To Let Things Unfold: Samantha Ainsworth in Conversation with Arleen Paré

Arleen Paré

Malahat poetry board member Samantha Ainsworth talks with Arleen Paré about the practicality of poetry, poetic influences, and the flaura and fauna in her poem "Come the Ungulate," published in Issue #200.

 

The Malahat Review's Issue #200 is our fiftieth anniversary issue. It features Victoria writers past, present, and future. Be sure to check out the Issue #200 page for book reviews, interviews, and a complete list of contributors.

 

Your new book, The Girls with Stone Faces, recently published by Brick Books, intimately explores the lives of Canadian sculptors Florence Wyle and Frances Loring, their relationship, their work, and the era in which they lived. To chisel away at such a massive subject and to finish with a tidy book of poetry is an enormous undertaking and accomplishment. Can you explain what drew you to these two women? And how their lives and work guided you through your process?

 

The neo-classical sculpture by Florence Wyle and Frances Loring is astonishingly beautiful.  I encountered it for the first time about five or six years ago at the National Art Gallery in Ottawa in an exhibit of Canadian sculpture.  I was smitten.  The room was filled with their work.  I was even more compelled to consider them and their art as a poetry project when I realized that these sculptors were women.   I was even more persuaded after reading a small early biography, The Girls, which belonged, fortuitously, to my partner, Chris Fox.  A newer, more comprehensive biography came to my attention while I was working on the project, and guided me through parts of their lives together.  And of course, I had fallen in love with Florence Wyle’s Torso, and this sculpture threaded the book together.

 

I am fascinated with your poem, “Come the Ungulate” which appears in the most recent issue of The Malahat Review (#201). The poem speaks to the resilience of nature, the return of deer (and other creatures!) to a land of settlers. Your poem ambles along at a deer’s pace, sometimes hurrying at the possibility of danger, sometimes slowing to enjoy a good nibble on a prized pear or cherry tree. The subject of deer in Oak Bay and Victoria gardens has become a subject of much controversy. Please comment on this and your choice to encapsulate it within a poem.

* Data records:

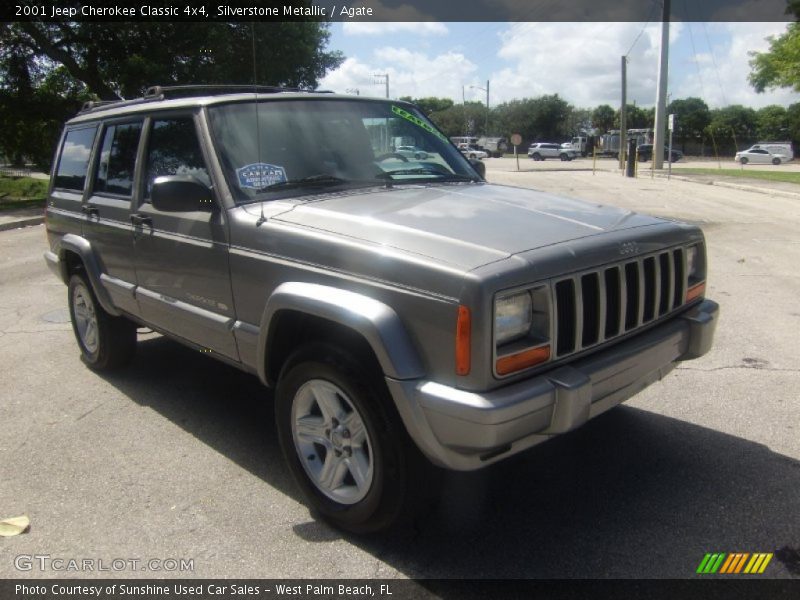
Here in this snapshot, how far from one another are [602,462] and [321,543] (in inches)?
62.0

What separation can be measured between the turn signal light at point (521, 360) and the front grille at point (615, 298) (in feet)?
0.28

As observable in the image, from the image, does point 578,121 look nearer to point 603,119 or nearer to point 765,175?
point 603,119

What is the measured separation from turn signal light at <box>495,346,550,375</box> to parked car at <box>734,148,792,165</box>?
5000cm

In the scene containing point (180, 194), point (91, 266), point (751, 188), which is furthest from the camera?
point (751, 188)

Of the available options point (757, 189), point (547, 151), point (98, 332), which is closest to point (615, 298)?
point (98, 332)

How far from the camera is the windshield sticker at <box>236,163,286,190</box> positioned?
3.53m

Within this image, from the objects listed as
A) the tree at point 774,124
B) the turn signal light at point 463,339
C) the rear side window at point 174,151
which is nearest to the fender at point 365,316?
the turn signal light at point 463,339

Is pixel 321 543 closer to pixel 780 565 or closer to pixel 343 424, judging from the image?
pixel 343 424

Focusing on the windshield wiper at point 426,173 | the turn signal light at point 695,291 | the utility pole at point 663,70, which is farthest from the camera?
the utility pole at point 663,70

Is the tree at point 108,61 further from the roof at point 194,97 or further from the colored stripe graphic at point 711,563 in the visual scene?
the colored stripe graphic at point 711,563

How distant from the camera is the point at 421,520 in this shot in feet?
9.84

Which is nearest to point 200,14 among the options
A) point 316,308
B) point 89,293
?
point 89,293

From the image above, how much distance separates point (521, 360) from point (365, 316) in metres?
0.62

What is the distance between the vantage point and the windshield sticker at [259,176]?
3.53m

==

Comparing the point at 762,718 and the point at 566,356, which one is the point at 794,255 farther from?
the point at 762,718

* List of tasks:
(1) Answer these questions about the interview:
(a) Which issue of The Malahat Review is its fiftieth anniversary issue?
(b) At which gallery did Paré first encounter the sculpture of Wyle and Loring?
(c) Which sculpture threaded the book together?
(2) Locate each line in the records that contains the word "separation" and copy those lines.

* List of solutions:
(1)
(a) Issue #200
(b) The National Art Gallery in Ottawa
(c) Florence Wyle's Torso

(2)
What separation can be measured between the turn signal light at point (521, 360) and the front grille at point (615, 298) (in feet)?
What is the measured separation from turn signal light at <box>495,346,550,375</box> to parked car at <box>734,148,792,165</box>?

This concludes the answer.